Dans un « contrat », la gauche du PS appelle à ce qu’une « grande Gauche se rassemble sans retard ». Une fois de plus, la seule issue pour la gauche d’opposition se trouve derrière le PS ?
Non, pas du tout. Je pense qu’il n’y a aucune tentation hégémonique aujourd’hui. Il y a la reconnaissance de deux phénomènes : premièrement, si nous ne rassemblons pas la gauche dans toutes ses composantes, nous allons au devant de graves déconvenues. Deuxièmement, aujourd’hui encore le PS reste le principal parti à gauche, et de loin. Il faut faire à partir de ces deux données objectives, c’est-à-dire mener l’action sur deux niveaux, dans et en dehors du PS. La vraie divergence que j’ai avec Hollande et Valls, une divergence très importante, est que l’on ne peut pas rassembler la gauche sur une ligne qui la divise, qui la fracture.
Alors pourquoi ne pas vous opposer plus fortement à l’exécutif ? Les frondeurs n’auraient-ils pas intérêt à faire scission ?
Mais je ne vois pas pourquoi nous ferions cela ! Le PS, c’est mon parti, je me reconnais dans son histoire, dans ses valeurs, et surtout je prends plaisir à côtoyer les militants et les élus qui ne sont pas sociaux-libéraux. La vérité, c’est que la base socialiste reste attachée à ce qui a fait notre identité. Le problème, c’est que l’on a une césure de plus en plus importante entre l’exécutif qui fonce droit devant et une base électorale et militante qui a du mal à suivre, parce qu’elle est réticente envers cette politique. Nous, nous essayons de convaincre le plus grand nombre possible de socialistes d’exprimer ce mécontentement, de créer un rapport de force pour changer de politique. C’est difficile, mais ce n’est pas impossible.
« Valls veut nous convaincre que sa politique est la seule possible »
La gauche du PS peut-elle seulement infléchir la politique du gouvernement ? On l’a vu lors de la loi Macron, Valls fait ce qu’il veut, avec ou sans vous.
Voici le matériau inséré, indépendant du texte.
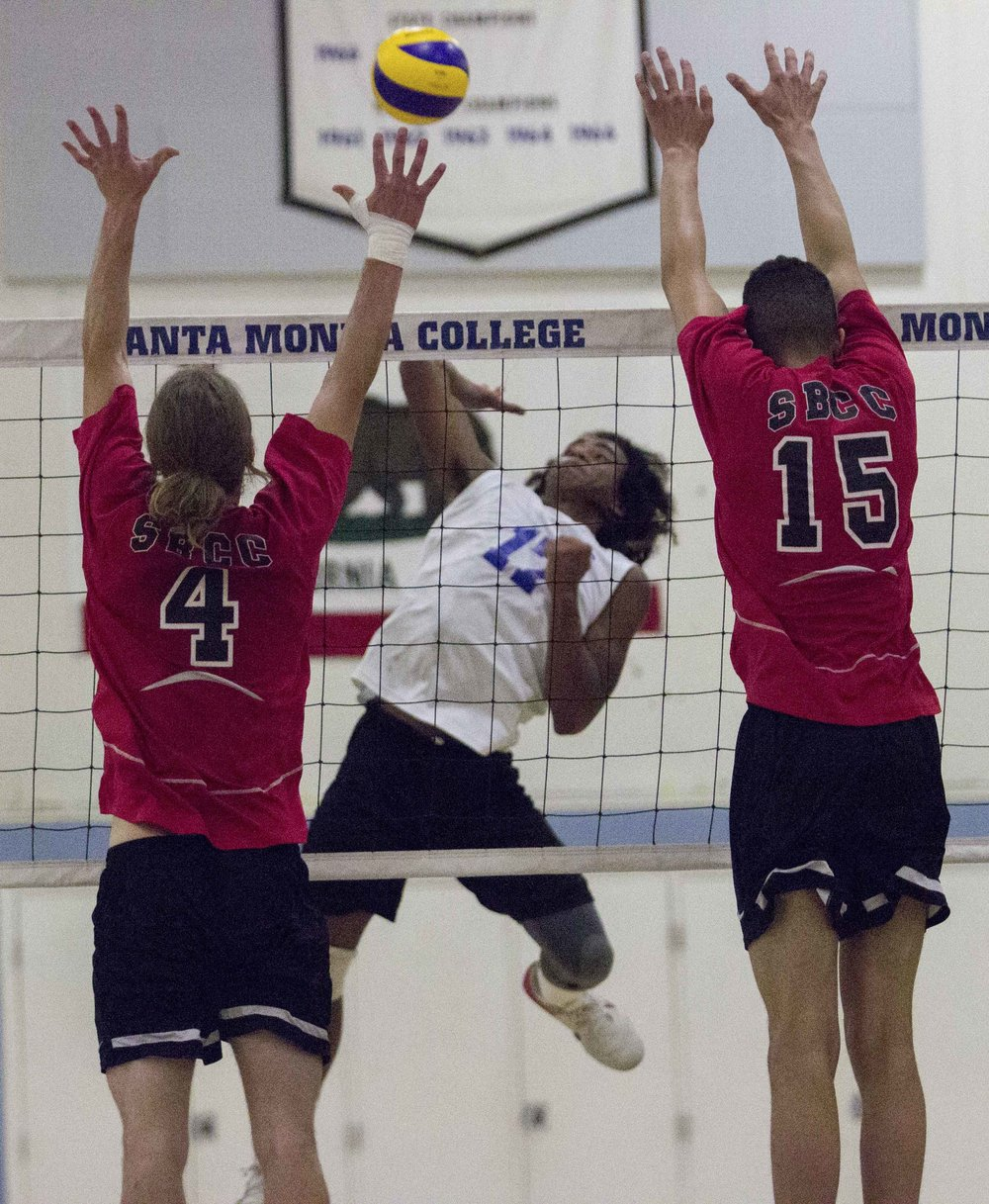 Santa Monica College Corsairs freshman outside hitter Dane Pieper (17, center) attempts to split the defense of Santa Barbara City College Vaqueros freshmen middle blockers Stephen Trevitt (4, left) and Jarrett Futch (15, right) as part of the Corsairs 3-0 victory on March 15, 2017 in the Santa Monica College Gymnasium at Santa Monica College in Santa Monica California (Photo By: Zane Meyer)
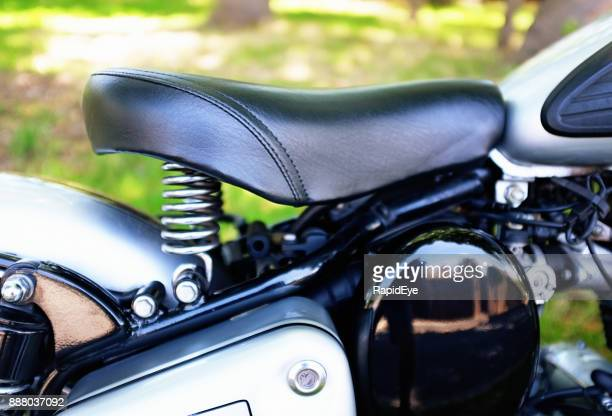 detail of saddle of royal enfield classic 500 motorcycle - indian royal enfield stock pictures, royalty-free photos & images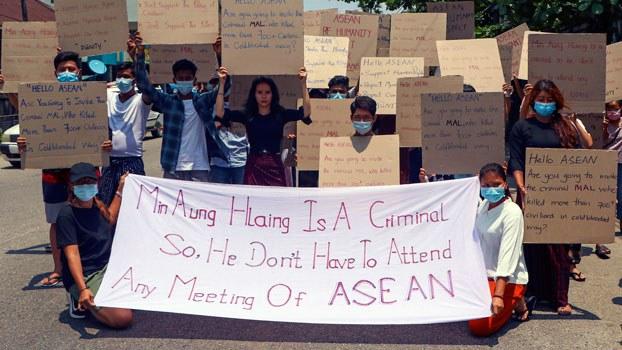 myanmar-protesters-asean-signs-yangon-arp20-2021.jpg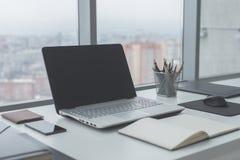 Lieu de travail avec la table de travail confortable d'ordinateur portable de carnet dans la vue de fenêtres et de ville de burea Images libres de droits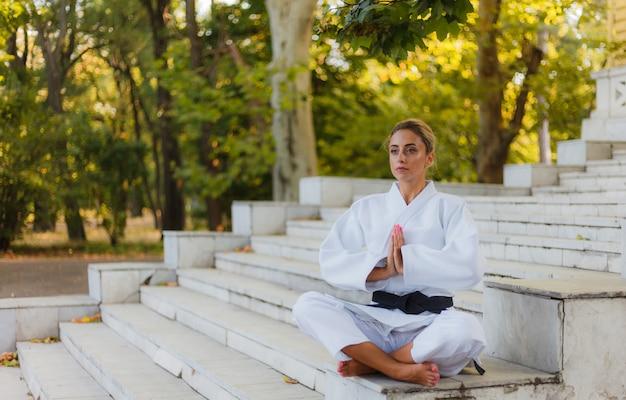 Портрет молодой женщины в белом кимоно с черным поясом. спортивная женщина, сидящая на лестнице и размышляющая на открытом воздухе. боевые искусства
De toute façon, Valls, premièrement, veut rester premier ministre. Et deuxièmement, il est chef de la majorité jusqu’à preuve du contraire. Son objectif est de convaincre les députés et les militants socialistes que la politique qu’il mène, même si elle n’a pas de résultats et nous conduit à des défaites électorales, est la seule politique possible. En réalité, peu de gens y croient. Beaucoup de socialistes sont circonspects envers la politique économique menée. D’autres sont en colère, c’est plutôt notre cas. Et puis il y a une frange, très minoritaire, qui la soutient. La difficulté pour nous est de faire en sorte que les socialistes circonspects plaident résolument en faveur d’une inflexion de cette politique. Aujourd’hui, nous sommes à un moment d’hésitation. Le 49-3 fonctionne un temps, mais il ne peut pas être utilisé sur tous les textes. C’est un peu la méthode Coué érigée en mode de gouvernement, c’est-à-dire que le lendemain de la défaite, on dit : « Ça ne nous empêchera pas de continuer comme avant. » Cela vaut une fois, deux fois… Valls nous a fait le coup une troisième fois. Je ne suis pas sûr que l’on puisse continuer longtemps ainsi. Pour une raison très simple : cela va fracturer durablement la gauche et nous allons nous retrouver en 2017 dans une situation très préjudiciable, notamment pour le président sortant.
Pourquoi les frondeurs ne participent ni aux Chantiers d’espoir, ni aux manifestations contre la loi Macron ?
Je n’y participe pas dans le sens où je n’ai pas signé cet appel, mais tant qu’il y a du débat à gauche, cela m’intéresse. Cela ne m’empêchera pas de m’y rendre. Quant à la manifestation du 9 avril, c’est une manifestation plus générale que contre la loi Macron. Mais il n’est pas inutile que le mouvement social se mobilise dans ce pays, que les syndicats fassent part de leur mécontentement, y compris quant la gauche est au pouvoir.